Pada Oktober 2017, dicetuskan gerakan sejuta tagar #MeToo sebagai aksi online menentang kekerasan dan pelecehan seksual yang dialami para perempuan di tempat kerja. Teknis pelaksanaan gerakan ini adalah, para perempuan di berbagai belahan dunia beramai-ramai memposting di media sosial tentang tindakan kekerasan atau pelecehan seksual yang pernah dialaminya. Aksi ini berhasil membuka mata khalayak tentang ketidakadilan yang dialami sebagian kaum perempuan, juga berhasil menyeret sejumlah figur lelaki dengan nama besar. Ada politisi, olahragawan, penyanyi, aktor, produser film, penulis naskah, bankir, ilmuwan, sampai bintang film porno. Respon masif dari seluruh dunia membuat sejumlah pihak menilai gerakan MeToo adalah gerakan feminism gelombang keempat yang patut dicatat dalam sejarah. Saya tidak menyepelekan perasaan terhina dan trauma yang dialami para korban. Saya sangat setuju para pelaku mendapat ganjaran yang setimpal. Kekerasan dan pelecehan seksual sudah mengambil sesuatu secara paksa dari para korban, dan itu tidak akan pernah kembali.  Namun segarang-garangnya kita menghakimi dan mempermalukan para pelaku, apa yang sudah terjadi tidak dapat dibatalkan.

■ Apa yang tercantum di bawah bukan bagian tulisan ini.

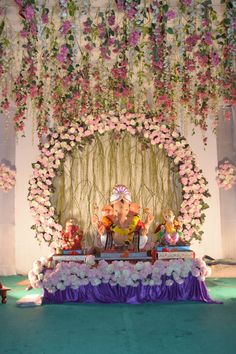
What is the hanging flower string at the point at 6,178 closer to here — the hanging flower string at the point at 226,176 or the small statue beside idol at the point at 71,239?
the small statue beside idol at the point at 71,239

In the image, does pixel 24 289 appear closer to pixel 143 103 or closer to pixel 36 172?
pixel 36 172

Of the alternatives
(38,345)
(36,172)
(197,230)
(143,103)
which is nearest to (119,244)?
(197,230)

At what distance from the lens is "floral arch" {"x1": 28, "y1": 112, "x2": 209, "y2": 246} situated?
7363mm

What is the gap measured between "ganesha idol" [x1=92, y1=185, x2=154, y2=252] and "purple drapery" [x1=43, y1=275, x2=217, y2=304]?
4.20 feet

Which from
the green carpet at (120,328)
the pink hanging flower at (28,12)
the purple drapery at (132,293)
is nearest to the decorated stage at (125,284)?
the purple drapery at (132,293)

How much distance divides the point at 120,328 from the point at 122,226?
2.87 m

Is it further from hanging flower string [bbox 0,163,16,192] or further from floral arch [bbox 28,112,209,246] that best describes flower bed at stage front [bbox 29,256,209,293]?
hanging flower string [bbox 0,163,16,192]

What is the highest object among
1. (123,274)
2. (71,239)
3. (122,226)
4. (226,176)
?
(226,176)

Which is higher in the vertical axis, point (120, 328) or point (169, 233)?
point (169, 233)

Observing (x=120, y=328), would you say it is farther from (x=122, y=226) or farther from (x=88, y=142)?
(x=88, y=142)

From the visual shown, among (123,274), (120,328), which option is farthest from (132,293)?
(120,328)

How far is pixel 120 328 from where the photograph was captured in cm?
405

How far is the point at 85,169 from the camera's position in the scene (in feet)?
26.5

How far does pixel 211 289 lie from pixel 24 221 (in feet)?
12.2
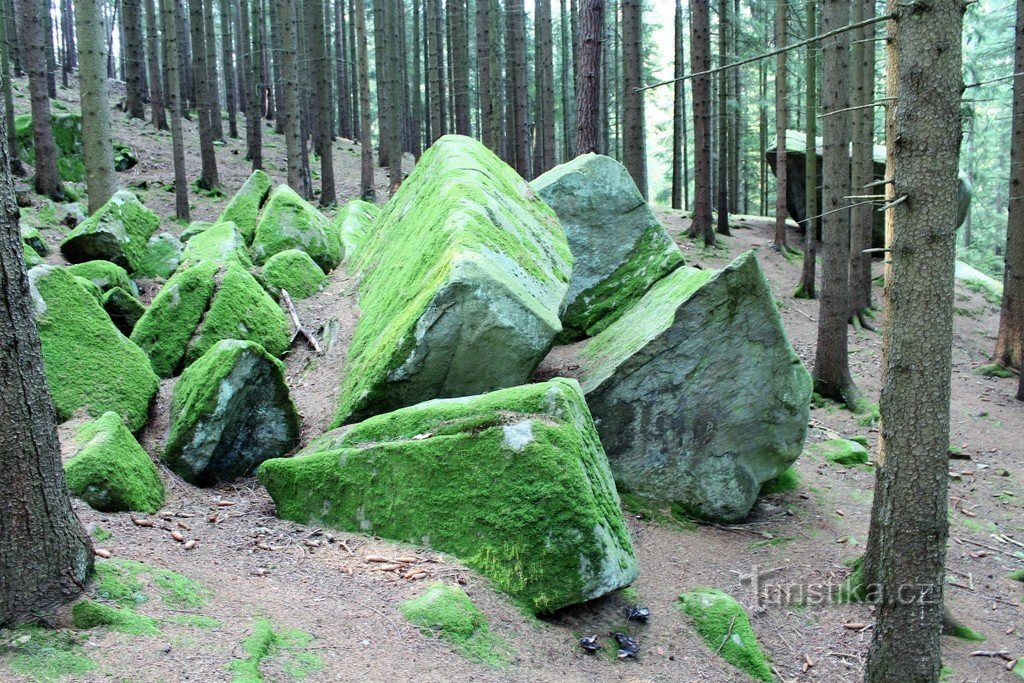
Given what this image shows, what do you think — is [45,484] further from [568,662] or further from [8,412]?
[568,662]

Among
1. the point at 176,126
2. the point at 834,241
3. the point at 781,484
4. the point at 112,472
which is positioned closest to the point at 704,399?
the point at 781,484

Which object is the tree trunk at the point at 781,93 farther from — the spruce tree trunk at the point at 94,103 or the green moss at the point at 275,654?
the green moss at the point at 275,654

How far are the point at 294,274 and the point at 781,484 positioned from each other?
655cm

Menurut narasi MeToo, tempat kerja bisa jadi tempat yang berbahaya buat kaum perempuan. Benarkah demikian? Pada kenyataannya, ruang publik menyimpan potensi bahaya yang lebih besar karena seringkali masyarakat tidak menyadari tindakan pelecehan seksual yang sedang terjadi di bawah hidung mereka. Gerakan MeToo tersebut belum sepenuhnya berhasil merumuskan jawaban atau solusi untuk satu masalah krusial, bagaimana perempuan harus bersikap agar tidak mengalami situasi di mana dirinya direndahkan oleh lawan jenisnya, baik secara fisik maupun verbal? Kesadaran akan “milik siapakah tubuh ini?” mendapat tantangan ketika perempuan mencoba mengaktualisasi diri di luar zona nyamannya. Kesadaran itu nantinya juga akan membuat perempuan mempertanyakan hal-hal yang menggalaukan batin seperti: “apakah saya sudah memiliki hidup yang seperti saya inginkan?”, “apakah makna hidup saya?”, dan banyak lagi. Untuk mengurai benang kusut ini, marilah kita menggulung kesadaran itu ke dalam diri masing-masing.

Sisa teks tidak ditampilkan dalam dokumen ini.